* Problem description: Starting at the line with "scientific name: Cervus elaphus" and going on through the line with "A: Cervus elaphus (red deer).", reproduce each line in the records below exactly and nothing more.

▼▼▼

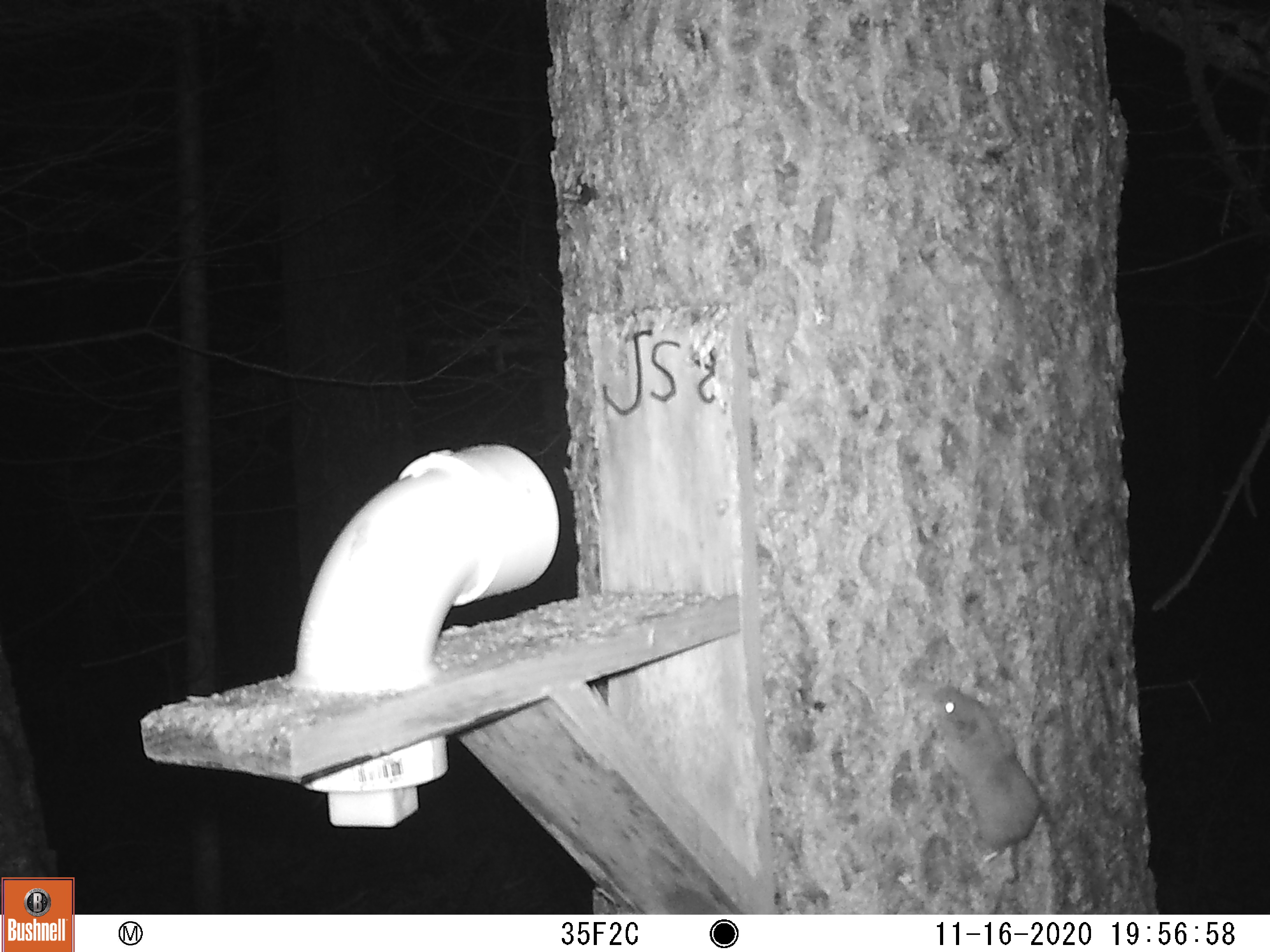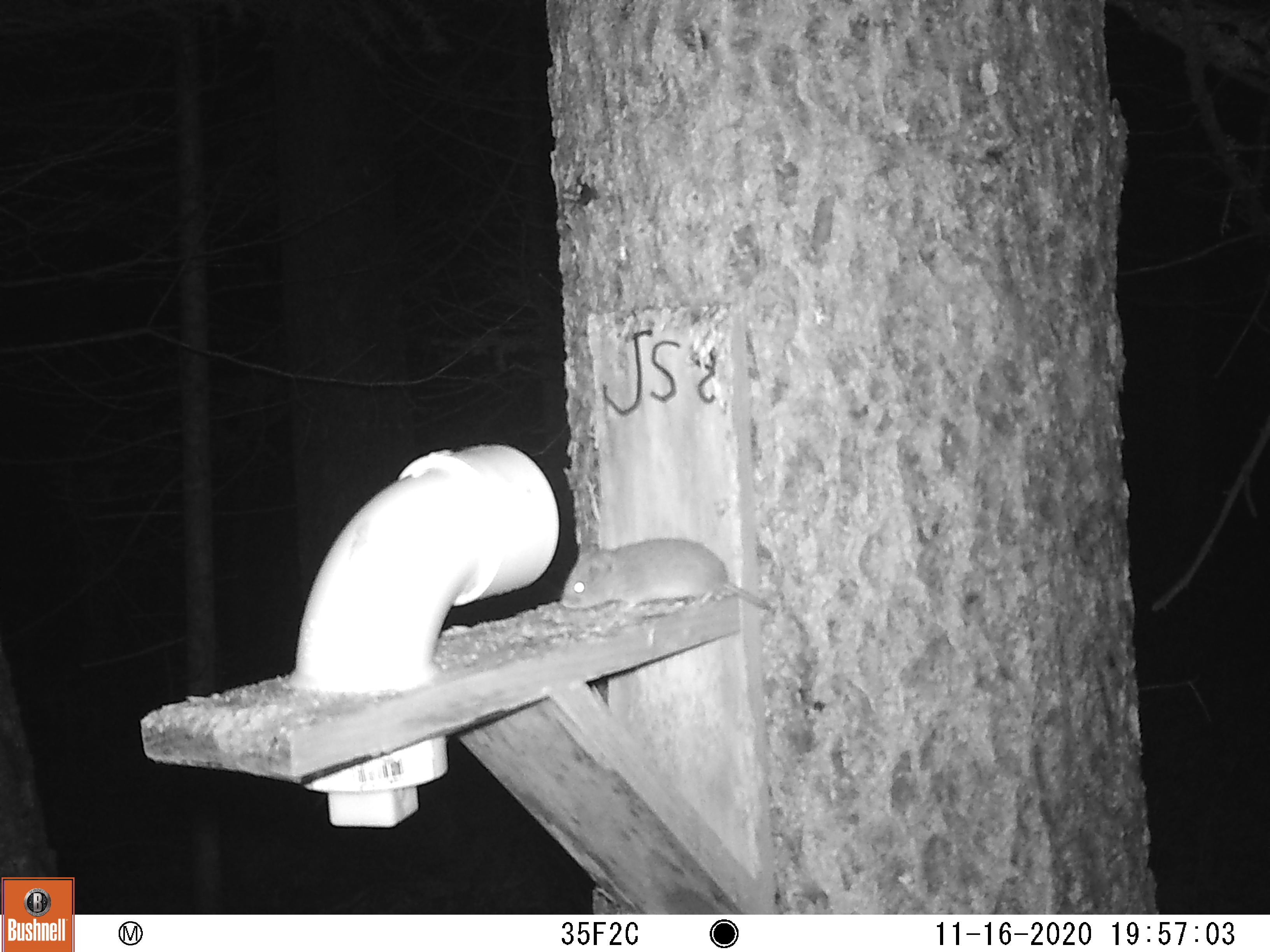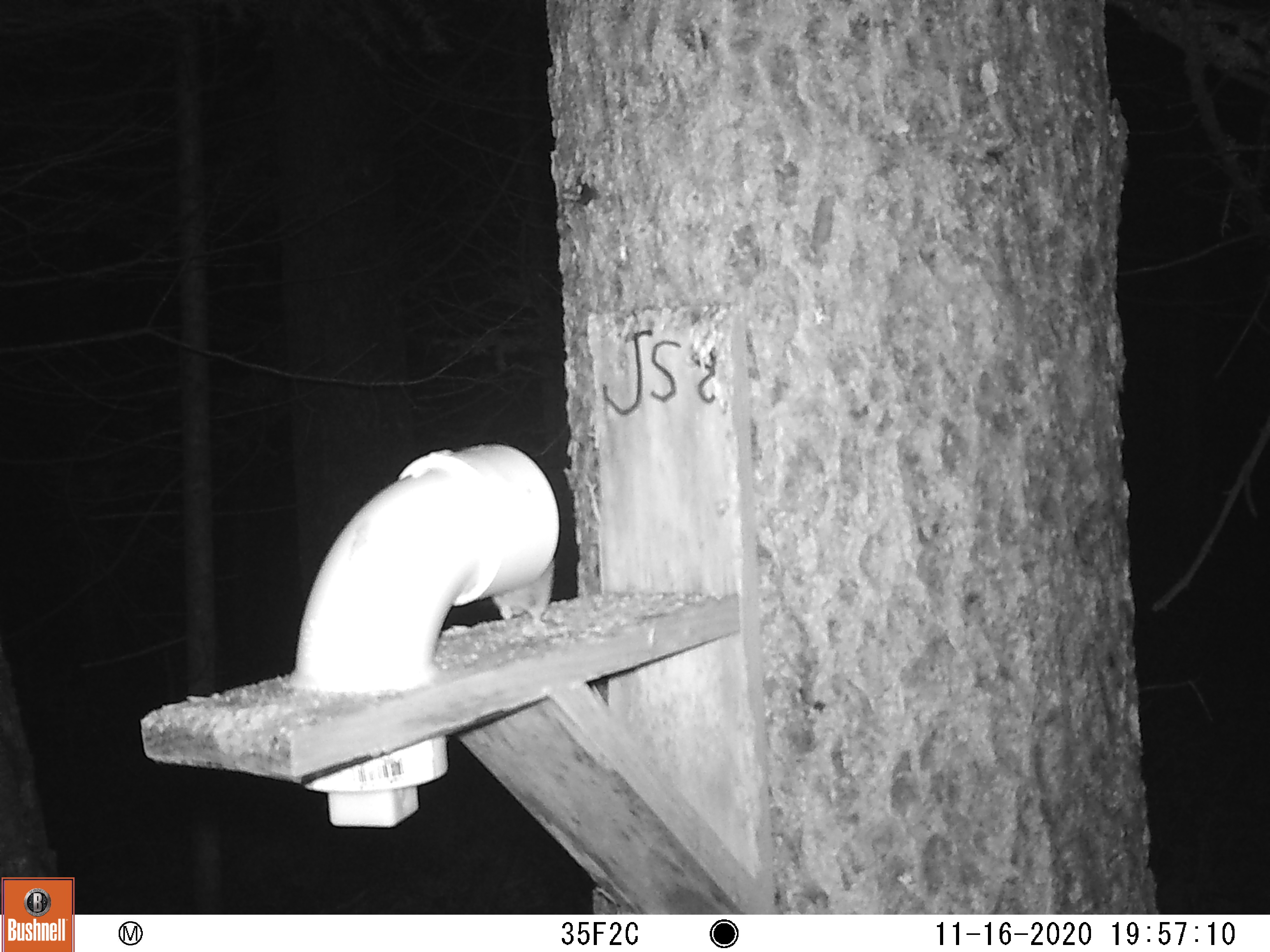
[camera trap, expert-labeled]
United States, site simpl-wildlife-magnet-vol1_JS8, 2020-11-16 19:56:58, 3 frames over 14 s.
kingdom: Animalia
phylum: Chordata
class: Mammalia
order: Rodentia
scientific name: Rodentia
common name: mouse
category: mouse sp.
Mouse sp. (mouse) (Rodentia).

▲▲▲
▼▼▼

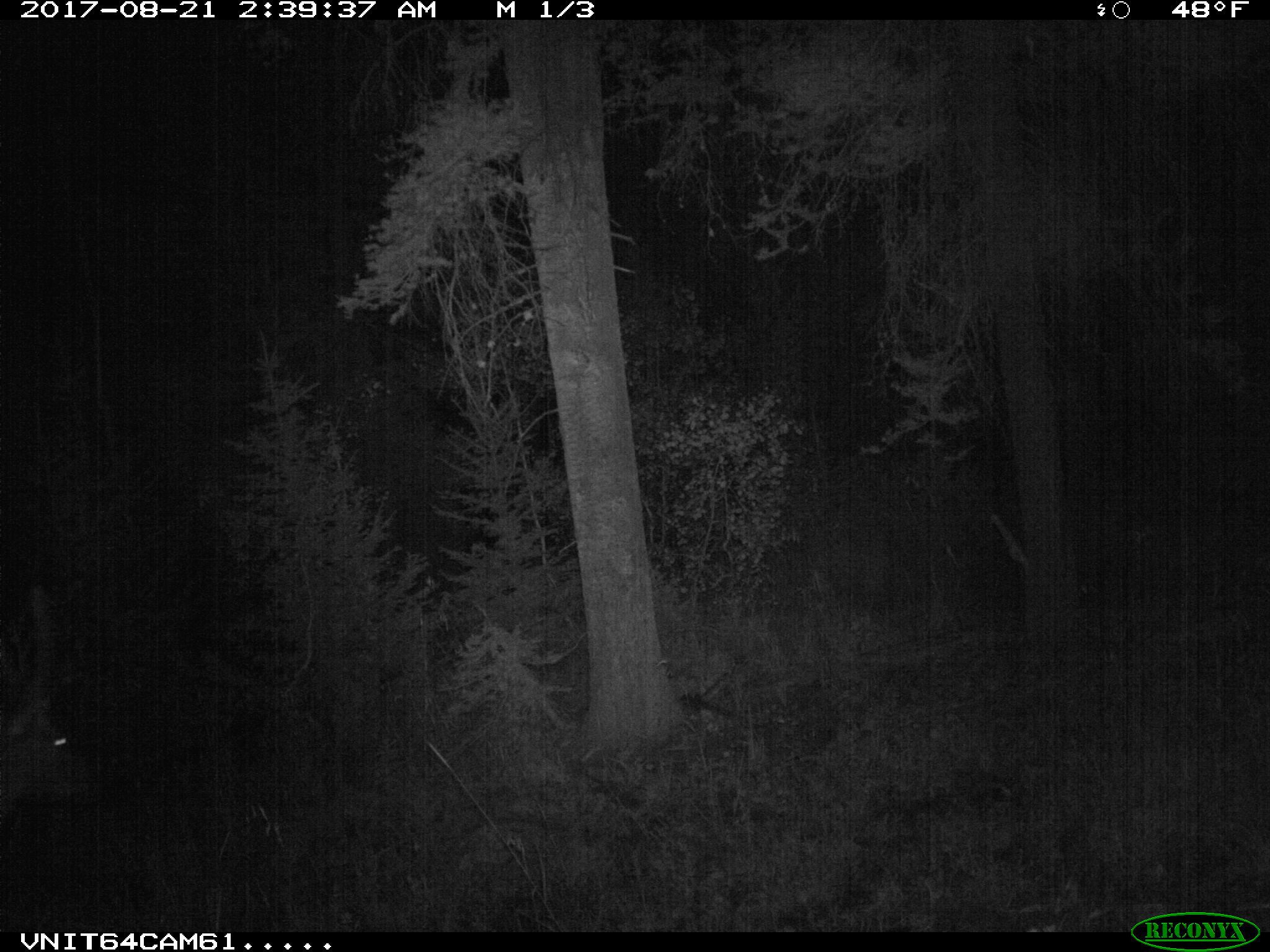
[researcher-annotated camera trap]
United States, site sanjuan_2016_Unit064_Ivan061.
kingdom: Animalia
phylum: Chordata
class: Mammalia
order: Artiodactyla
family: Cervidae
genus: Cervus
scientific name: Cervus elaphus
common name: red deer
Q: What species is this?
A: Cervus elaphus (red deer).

▲▲▲
▼▼▼

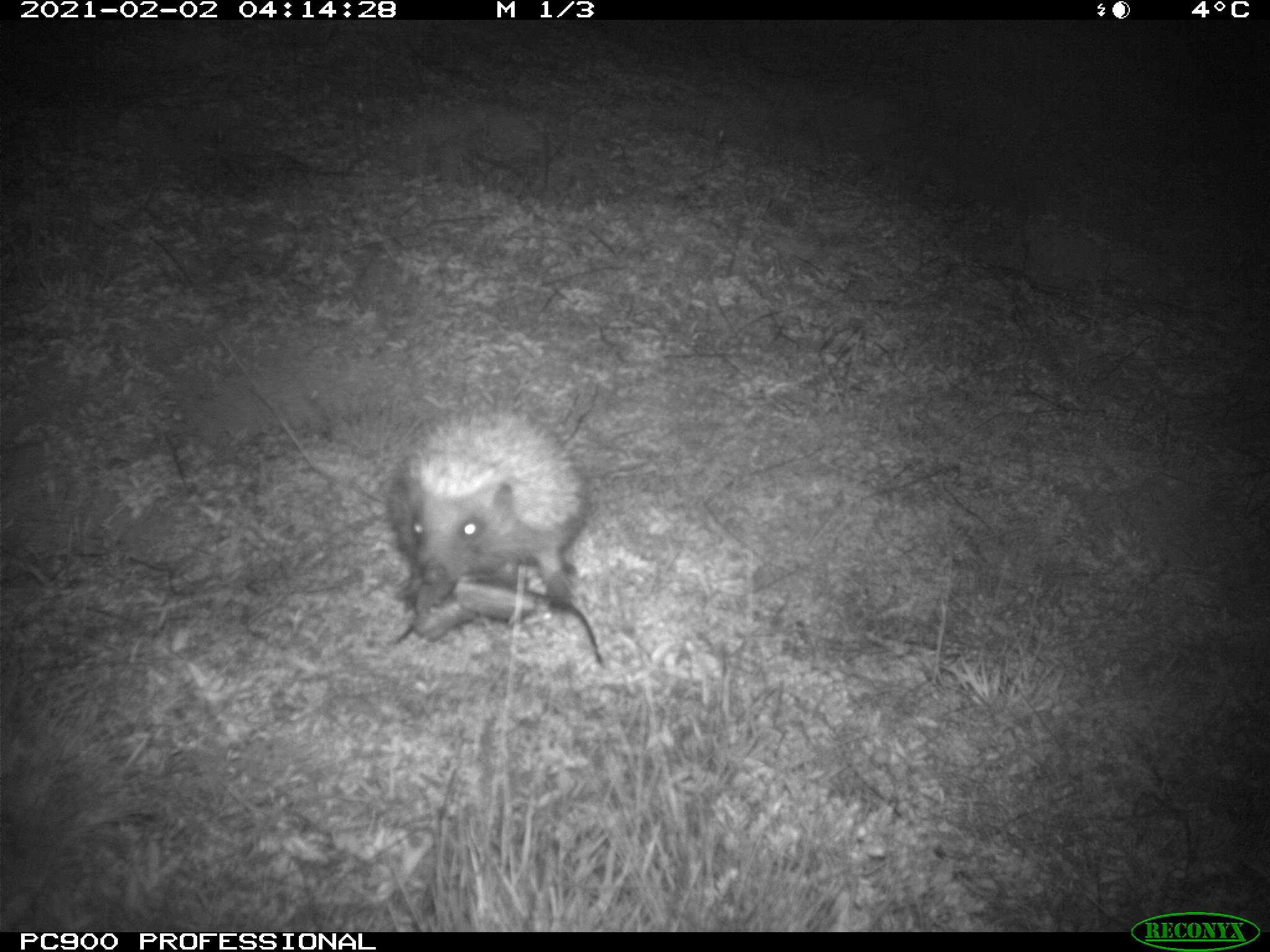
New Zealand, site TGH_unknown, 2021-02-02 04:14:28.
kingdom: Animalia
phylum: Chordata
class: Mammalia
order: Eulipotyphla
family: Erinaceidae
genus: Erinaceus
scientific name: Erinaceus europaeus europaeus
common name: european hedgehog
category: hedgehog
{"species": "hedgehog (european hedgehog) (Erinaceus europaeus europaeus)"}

▲▲▲

* Solved exercise:
scientific name: Cervus elaphus
common name: red deer
Q: What species is this?
A: Cervus elaphus (red deer).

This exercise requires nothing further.